The Dangers of Designing the Database First

Phil Ledgerwood
Sep 9, 2016
7 min read

Before application development was a common business practice, we had the database.

The role of the database in organizations was to store tabular data in a ledger or Rolodex style. You would ask the database questions about the data that it stored, and it would tell you the answer, thus giving rise to names like "Oracle" and "Access." Databases received exalted titles like "single source of truth." You queried the data using the database's own query language, and if you had permissions, you could manipulate the data in the same way. The genius of relational databases was that they allowed us to store a unique record of data only one time, which cut down significantly on data entry errors such as putting in the same customer name but spelling the last name slightly wrong. This was called "data integrity."

It wasn't long before organizations discovered the utility of sharing their data and allowing more people to enter it, but for various reasons did not want to require people to learn SQL. Microsoft's Access product allowed people, with very little effort, to create forms over the underlying database to reduce or eliminate the need for a query-er or a data entry-ist to use SQL for their operations; they could just go through the visual form. A few enterprising types learned VBA which allowed them to automate some common tasks in Access, and it wasn't long before people made little proto-applications in this way. Similar technologies cropped up for other database management systems as well.

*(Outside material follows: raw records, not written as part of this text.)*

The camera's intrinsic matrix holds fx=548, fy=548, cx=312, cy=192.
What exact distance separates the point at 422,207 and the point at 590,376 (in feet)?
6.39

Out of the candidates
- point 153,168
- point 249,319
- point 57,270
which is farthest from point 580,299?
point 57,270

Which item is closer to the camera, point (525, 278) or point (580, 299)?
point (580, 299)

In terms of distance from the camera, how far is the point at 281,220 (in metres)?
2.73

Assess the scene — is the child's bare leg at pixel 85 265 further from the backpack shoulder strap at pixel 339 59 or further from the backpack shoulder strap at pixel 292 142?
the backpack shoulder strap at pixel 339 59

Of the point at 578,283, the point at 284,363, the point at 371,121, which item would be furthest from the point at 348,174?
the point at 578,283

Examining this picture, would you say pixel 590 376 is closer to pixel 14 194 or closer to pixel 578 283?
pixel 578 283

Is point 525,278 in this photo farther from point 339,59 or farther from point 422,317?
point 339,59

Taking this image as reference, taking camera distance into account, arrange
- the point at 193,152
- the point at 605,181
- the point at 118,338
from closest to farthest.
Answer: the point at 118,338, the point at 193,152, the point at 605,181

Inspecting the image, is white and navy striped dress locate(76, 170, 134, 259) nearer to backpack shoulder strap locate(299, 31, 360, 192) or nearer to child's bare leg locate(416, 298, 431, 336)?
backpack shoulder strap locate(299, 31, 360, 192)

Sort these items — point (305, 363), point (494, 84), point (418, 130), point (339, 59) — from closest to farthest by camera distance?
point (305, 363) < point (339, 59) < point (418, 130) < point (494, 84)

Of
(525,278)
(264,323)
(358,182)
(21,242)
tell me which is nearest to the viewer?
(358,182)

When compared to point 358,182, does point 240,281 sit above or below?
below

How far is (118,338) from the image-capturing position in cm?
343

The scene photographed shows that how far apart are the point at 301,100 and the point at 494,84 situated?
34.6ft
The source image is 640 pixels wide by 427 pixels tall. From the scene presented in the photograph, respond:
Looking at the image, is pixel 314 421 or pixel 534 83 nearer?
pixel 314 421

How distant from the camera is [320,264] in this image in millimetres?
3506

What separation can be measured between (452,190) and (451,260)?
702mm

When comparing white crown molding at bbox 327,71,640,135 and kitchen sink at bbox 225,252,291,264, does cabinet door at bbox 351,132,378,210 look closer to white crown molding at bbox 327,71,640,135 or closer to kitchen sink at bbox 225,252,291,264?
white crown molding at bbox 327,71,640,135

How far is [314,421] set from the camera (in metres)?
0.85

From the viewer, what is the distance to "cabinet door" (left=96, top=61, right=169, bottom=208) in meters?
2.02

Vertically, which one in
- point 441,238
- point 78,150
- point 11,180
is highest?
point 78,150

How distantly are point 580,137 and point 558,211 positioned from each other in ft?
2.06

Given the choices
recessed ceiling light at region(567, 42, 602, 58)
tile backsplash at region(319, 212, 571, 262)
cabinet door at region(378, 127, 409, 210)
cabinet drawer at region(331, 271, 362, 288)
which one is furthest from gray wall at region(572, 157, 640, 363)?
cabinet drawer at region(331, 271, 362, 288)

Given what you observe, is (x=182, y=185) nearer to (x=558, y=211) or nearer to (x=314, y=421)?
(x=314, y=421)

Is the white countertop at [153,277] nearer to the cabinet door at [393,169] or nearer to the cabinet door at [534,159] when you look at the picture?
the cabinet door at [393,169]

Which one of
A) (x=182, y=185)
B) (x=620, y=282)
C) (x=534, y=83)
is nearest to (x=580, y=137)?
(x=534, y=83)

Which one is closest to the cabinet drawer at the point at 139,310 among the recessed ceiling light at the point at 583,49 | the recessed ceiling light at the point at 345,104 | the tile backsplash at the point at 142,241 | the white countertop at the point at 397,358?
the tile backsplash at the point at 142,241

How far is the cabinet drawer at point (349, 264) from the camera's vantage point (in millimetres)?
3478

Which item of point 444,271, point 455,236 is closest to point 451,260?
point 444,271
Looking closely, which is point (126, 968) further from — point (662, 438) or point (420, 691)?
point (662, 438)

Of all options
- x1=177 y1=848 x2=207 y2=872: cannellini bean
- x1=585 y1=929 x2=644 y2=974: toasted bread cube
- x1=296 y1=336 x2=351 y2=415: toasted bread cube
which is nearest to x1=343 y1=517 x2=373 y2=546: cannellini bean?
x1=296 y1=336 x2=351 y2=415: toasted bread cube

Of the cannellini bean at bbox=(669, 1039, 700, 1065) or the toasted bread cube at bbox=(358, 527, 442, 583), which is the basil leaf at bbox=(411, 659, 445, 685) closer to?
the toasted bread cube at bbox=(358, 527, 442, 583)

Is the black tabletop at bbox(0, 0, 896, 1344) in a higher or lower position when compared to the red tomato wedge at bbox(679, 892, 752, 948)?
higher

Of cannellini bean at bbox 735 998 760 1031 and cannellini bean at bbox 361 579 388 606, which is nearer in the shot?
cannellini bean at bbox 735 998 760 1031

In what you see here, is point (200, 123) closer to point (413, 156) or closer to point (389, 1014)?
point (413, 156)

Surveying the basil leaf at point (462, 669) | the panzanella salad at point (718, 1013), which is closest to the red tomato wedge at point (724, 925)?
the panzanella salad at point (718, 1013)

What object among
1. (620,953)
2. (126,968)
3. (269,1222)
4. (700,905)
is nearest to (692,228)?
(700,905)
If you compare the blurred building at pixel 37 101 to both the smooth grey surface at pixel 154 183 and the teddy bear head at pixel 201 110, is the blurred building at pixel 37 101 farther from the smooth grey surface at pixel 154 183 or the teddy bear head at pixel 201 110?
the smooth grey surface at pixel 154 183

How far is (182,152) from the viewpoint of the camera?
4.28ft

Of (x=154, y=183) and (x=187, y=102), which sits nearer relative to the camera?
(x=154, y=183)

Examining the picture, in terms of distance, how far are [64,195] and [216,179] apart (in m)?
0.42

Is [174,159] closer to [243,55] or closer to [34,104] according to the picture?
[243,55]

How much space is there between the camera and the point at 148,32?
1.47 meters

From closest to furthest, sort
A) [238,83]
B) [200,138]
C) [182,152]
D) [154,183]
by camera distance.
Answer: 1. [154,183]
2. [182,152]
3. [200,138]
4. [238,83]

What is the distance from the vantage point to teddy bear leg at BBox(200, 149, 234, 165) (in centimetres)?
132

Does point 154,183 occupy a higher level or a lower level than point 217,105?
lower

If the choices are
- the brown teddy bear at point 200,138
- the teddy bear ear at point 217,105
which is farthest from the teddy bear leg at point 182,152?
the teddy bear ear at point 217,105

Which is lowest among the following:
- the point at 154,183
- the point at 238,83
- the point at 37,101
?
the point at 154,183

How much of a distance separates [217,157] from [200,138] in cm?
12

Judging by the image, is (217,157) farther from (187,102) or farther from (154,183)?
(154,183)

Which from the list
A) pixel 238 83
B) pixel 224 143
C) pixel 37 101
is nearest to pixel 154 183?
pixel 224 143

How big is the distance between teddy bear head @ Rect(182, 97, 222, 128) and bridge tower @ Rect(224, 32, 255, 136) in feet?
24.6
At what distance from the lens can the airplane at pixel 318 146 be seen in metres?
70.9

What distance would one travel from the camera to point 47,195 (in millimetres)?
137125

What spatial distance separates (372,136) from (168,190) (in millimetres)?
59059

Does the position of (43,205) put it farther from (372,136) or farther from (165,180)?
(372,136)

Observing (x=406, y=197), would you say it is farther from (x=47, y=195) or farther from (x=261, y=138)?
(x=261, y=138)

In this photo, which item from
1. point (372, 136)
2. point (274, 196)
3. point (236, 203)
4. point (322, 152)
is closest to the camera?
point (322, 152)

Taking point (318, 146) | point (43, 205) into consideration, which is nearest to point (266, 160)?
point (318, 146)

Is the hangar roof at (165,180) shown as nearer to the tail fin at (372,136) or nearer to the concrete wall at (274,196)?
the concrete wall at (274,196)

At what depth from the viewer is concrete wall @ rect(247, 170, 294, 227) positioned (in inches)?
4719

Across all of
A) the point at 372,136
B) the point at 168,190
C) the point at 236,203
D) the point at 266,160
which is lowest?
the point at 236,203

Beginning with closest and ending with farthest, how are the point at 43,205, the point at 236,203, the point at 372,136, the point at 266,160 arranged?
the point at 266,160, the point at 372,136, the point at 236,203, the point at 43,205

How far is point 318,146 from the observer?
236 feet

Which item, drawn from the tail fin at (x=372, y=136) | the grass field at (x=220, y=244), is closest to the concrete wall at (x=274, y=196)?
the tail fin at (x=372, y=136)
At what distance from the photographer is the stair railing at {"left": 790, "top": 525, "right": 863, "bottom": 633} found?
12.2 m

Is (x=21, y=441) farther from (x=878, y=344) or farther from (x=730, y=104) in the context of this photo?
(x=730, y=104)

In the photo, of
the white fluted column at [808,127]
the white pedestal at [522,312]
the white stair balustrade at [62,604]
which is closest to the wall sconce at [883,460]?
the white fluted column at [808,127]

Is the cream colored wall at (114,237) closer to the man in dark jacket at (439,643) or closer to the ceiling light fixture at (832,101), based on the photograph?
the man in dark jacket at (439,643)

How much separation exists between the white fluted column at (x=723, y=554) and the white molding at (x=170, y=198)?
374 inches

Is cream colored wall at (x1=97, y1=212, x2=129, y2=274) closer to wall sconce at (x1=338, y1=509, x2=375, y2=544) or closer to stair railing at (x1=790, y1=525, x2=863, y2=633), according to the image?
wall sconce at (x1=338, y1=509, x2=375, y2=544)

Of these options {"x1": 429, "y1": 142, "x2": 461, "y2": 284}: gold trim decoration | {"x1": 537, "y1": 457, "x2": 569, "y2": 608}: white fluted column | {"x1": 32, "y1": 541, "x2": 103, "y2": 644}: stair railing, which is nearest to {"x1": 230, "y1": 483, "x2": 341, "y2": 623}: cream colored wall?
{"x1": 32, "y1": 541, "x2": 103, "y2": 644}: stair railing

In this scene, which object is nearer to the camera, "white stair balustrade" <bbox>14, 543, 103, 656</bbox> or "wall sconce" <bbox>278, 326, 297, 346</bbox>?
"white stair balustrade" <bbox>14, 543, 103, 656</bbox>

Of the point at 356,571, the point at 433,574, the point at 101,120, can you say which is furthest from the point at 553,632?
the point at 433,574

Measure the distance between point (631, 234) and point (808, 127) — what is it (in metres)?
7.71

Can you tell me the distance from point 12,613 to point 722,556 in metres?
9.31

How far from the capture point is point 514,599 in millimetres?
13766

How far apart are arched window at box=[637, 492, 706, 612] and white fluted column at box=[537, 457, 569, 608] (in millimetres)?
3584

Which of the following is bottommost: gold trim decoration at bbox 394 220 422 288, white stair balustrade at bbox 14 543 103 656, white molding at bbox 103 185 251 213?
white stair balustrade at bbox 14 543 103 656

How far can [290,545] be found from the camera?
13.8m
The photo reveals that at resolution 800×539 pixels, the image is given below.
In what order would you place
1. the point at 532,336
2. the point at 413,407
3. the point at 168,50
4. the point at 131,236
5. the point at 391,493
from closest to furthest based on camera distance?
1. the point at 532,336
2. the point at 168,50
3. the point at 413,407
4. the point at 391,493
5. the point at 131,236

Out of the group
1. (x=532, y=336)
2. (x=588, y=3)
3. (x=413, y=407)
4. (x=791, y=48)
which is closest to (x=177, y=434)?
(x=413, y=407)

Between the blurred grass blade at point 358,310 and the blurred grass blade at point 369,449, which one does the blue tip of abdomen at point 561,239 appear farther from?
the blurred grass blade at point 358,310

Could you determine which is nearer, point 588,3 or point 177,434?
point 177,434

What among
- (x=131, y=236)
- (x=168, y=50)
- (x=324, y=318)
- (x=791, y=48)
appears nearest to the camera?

Up until this point, keep in mind that the purpose of the database was to store tabular data and answer queries about it. The notion of data integrity was purely about the data itself - you didn't want 2 digit phone numbers or the same address being spelled slightly different ways on different orders. The GUIs placed over databases abstracted away the SQL, but they still existed to maintain and query tabular data.

But now, people began to want to write applications to do things. Databases and forms were simple and the technology to build a logical grouping of these things already existed. And that's just what people did.

Here's the core issue, however: tabular data is woefully inadequate to model the vast majority of business operations.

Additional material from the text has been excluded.